**EXCERPT PROVIDED:**
__________
Those thoughtful comments got me thinking about the passive, take-it-easy side of frugality.
Yes, you can save tons of money if you do huge frugal things such as host a garage sale, call insurance companies to find a cheaper one. Get your dental work done in Mexico (I’m checking this out next time they talk crowns at me). Sell your vehicles and ride your bike. Take in borders. Make awesome projects and sell them from online sites. Sometimes proactive frugality is such a pile of work that you can’t even start it.
Here’s a reminder: Living the Simple Life can also be “easier and now”.
Make a peanut butter sandwich for a dinner with ice tea made fast and cheap with tap water and one tea bag - and a 15-minute break to read your library book.
Frazzled by someone or something? Go outside with the strict goal of staying out there six minutes (enough time to walk around your house or your office). That’s all. It often helps and it costs nothing.
Your chaotic kitchen looks like a 1986 cyclone hit it? Wash the supper dishes and walk away.
One of my daughters explained this to me years ago; she was learning it in a college psychology class.
__________
**JOB 1:** Which big, effortful frugal actions does the frugality text list as ways to save tons of money? Name all of them.
**JOB 2:** Can you return the stretch of the frugality text from "Yes, you can" through "even start it.", copied word for word?
The records after this point are separate material and have no connection to the frugality text.
__________
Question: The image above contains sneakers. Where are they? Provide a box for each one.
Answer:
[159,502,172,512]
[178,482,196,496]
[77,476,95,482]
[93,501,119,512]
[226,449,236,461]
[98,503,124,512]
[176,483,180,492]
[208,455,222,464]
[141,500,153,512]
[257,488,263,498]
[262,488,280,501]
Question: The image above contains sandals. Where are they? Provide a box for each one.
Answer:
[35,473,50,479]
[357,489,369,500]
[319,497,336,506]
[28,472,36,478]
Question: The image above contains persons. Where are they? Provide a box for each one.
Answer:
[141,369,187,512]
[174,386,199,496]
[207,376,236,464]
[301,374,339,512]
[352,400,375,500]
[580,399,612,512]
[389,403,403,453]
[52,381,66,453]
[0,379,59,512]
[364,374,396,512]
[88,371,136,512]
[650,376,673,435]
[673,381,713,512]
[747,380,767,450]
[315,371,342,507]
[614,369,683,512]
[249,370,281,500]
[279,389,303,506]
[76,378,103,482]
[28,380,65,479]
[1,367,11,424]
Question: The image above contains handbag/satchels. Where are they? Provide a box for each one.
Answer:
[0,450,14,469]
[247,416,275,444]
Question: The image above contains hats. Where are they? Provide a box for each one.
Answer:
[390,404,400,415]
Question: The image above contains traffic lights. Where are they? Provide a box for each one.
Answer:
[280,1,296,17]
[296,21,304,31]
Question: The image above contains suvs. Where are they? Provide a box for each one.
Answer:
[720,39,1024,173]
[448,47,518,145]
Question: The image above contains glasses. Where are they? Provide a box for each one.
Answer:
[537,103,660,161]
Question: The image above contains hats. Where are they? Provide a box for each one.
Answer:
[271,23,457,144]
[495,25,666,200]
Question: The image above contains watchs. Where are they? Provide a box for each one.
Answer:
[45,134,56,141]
__________
**WORKED SOLUTION 1:**
- Host a garage sale
- Call insurance companies to find a cheaper one
- Get your dental work done in Mexico
- Sell your vehicles and ride your bike
- Take in borders
- Make awesome projects and sell them from online sites

**WORKED SOLUTION 2:**
Yes, you can save tons of money if you do huge frugal things such as host a garage sale, call insurance companies to find a cheaper one. Get your dental work done in Mexico (I’m checking this out next time they talk crowns at me). Sell your vehicles and ride your bike. Take in borders. Make awesome projects and sell them from online sites. Sometimes proactive frugality is such a pile of work that you can’t even start it.